Roughly 30-acres of Table Rock State Park were set on fire Friday, as part of a prescribed burn. 

According to the South Carolina Forestry Commission, fires like these are controlled and intentionally set in order to help prevent the spread of wildfires. 

“We’re greatly reducing the chances of a wildfire in an area,” explained Brad Bramlett, Assistant Regional Forester. “The leaves and twigs on the ground, we think of that as fuel.” 

Prescribed burns aren’t new, although they’re now higher priority, according to Bramlett, who pointed across the street Friday when explaining why. 

In 2016, Pinnacle mountain went up in flames in what became known as the largest mountain fire in the states history.

“That’s kind of like a career type fire.
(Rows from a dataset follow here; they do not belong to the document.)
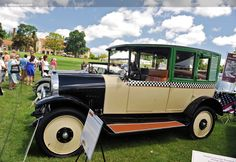 1923 Checker H-2
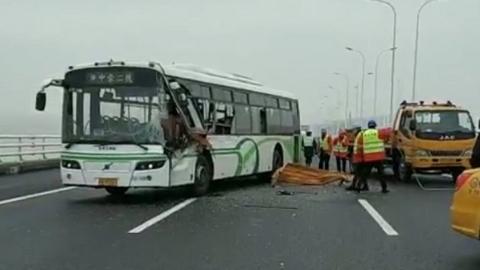 长江大桥上公交车追尾工程车 一乘客受伤
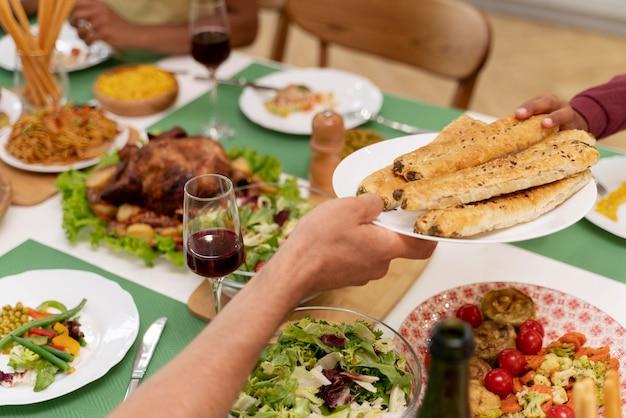 Famille heureuse en train de dîner ensemble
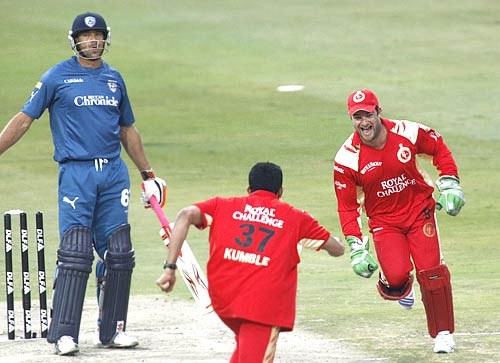 Anil Kumble celebrates with Mark Boucher after dismissing Rohit Sharma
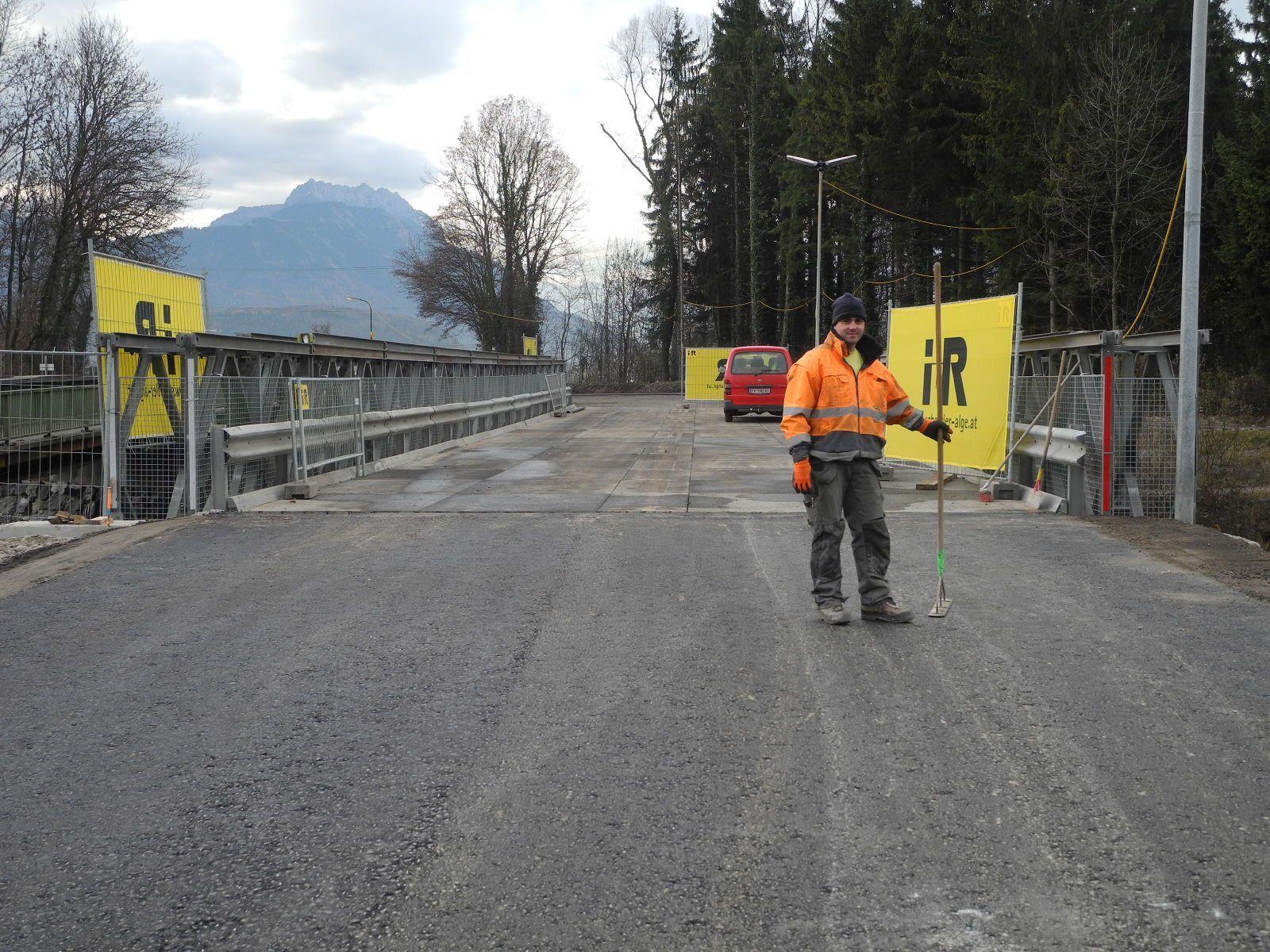 Die Eröffnung der Behelfsbrücke über die Frutz steht unmittelbar bevor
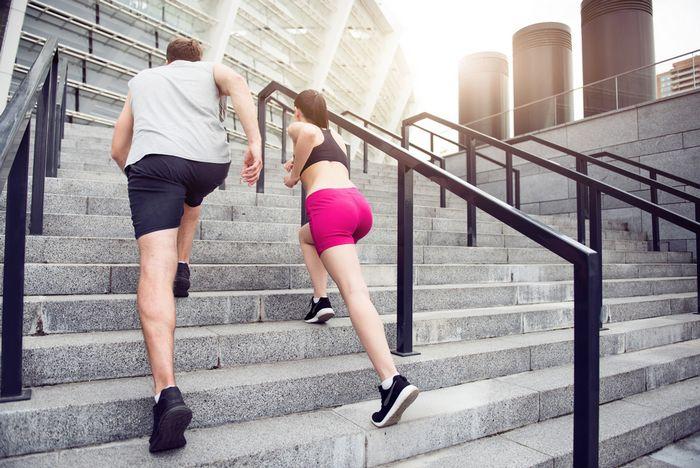 Жиросжигающая круговая тренировка на лестнице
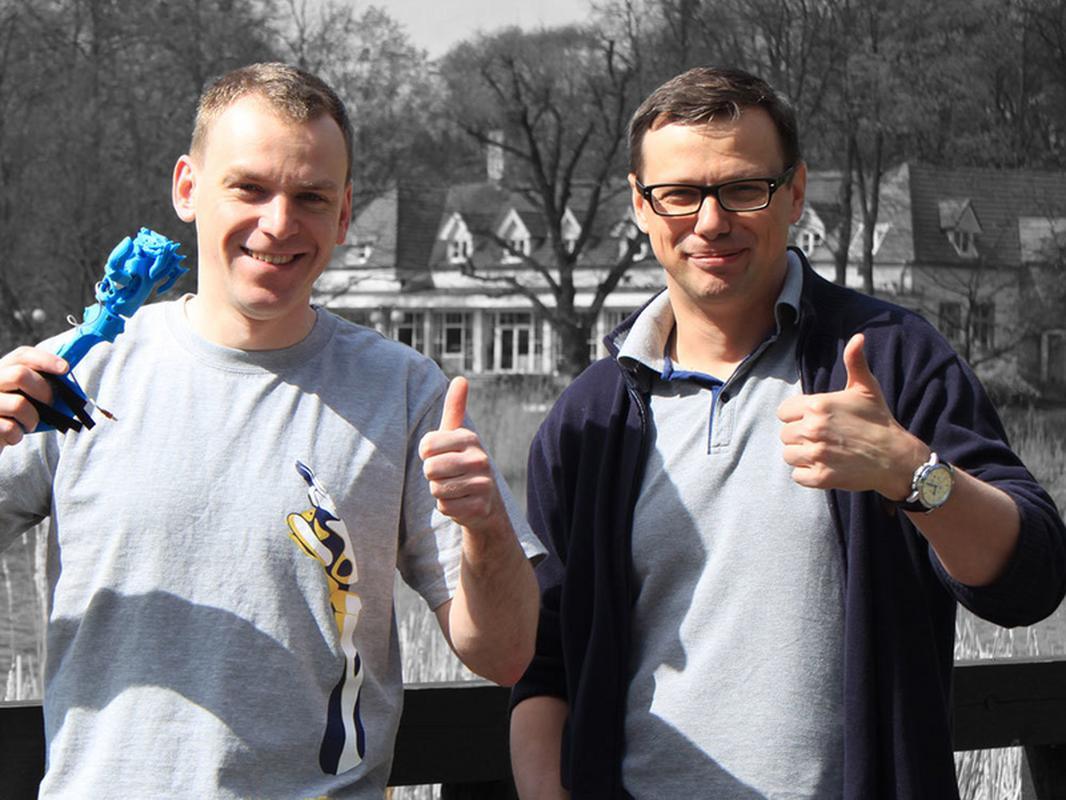 vBionic, czyli Bartosz Rajewski i Marcin Mazurek z modelem protezy dla dziecka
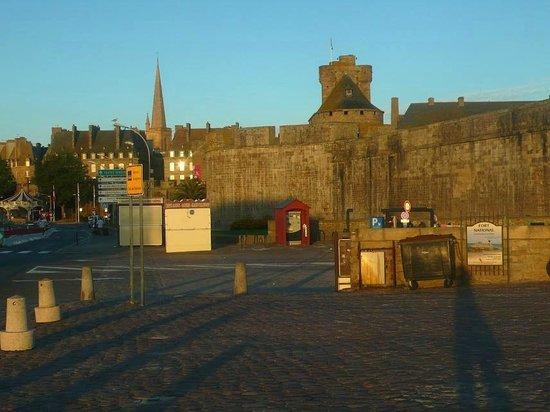 Saint-Vincent -- Saint-Malo : St-Vincent - Saint Malo: Francia: è visibile da lontano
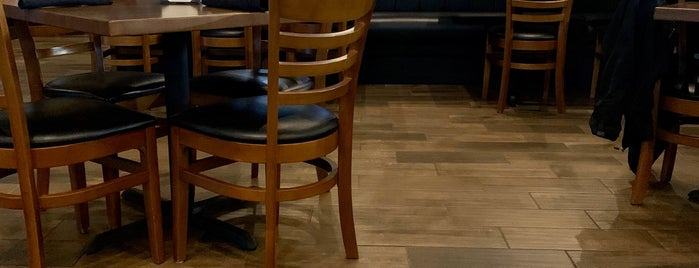 J Peters Bar & Grill is one of สถานที่ที่บันทึกไว้ของ Lizzie.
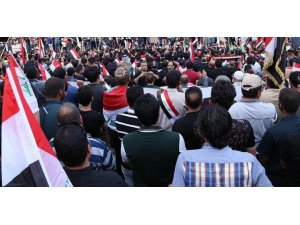 Irak'ta gösteriler Bağdat'a kadar uzandı..Başkent'te internete erişim engeli getirildi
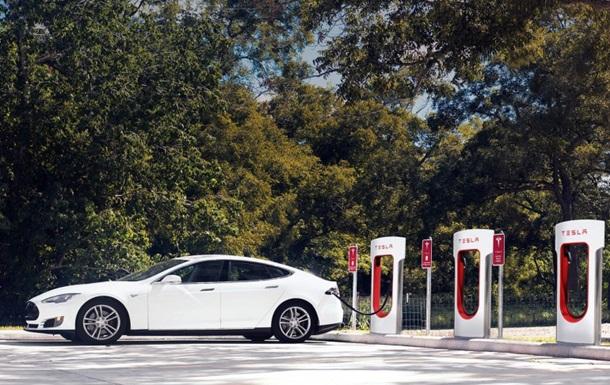 Tesla Motors откроет в Украине две электрозаправки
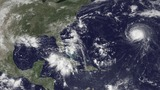 Storms threaten to pound North Carolina, Florida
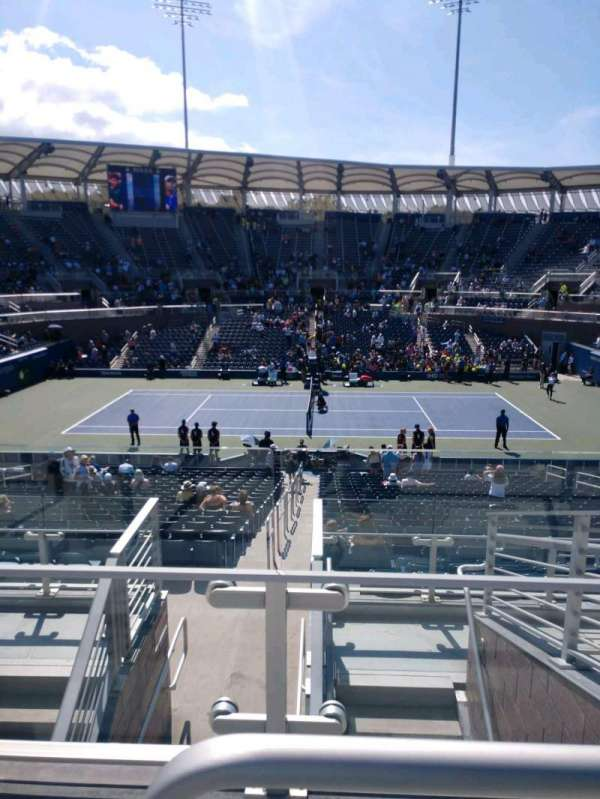Billie Jean King National Tennis Center, Grandstand, secção: AA, fila: G, lugar: 13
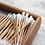 パッケージに並べられたオーガニックコットンと竹の芯で作られた綿棒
Once in a lifetime, hopefully,” said Michael Bozzo, the former incident commander of the Pinnacle Mountain Fire. 

“We learned from Pinnacle mountain just how fast in dry conditions, once a fire starts, how fast it can move and the amount of acreage that can burn up in a relatively short period of time.”

While there are risks associated with prescribed fires, both Bozzo and Bramlett said they monitor the fire and wind conditions closely to keep everyone safe. 

“We’ll patrol it for a while and then once everything is cool, and we feel safe with it, then we’ll leave the area,” said Bramlett.

In South Carolina, every year about 500,000 acres are prescribed burns.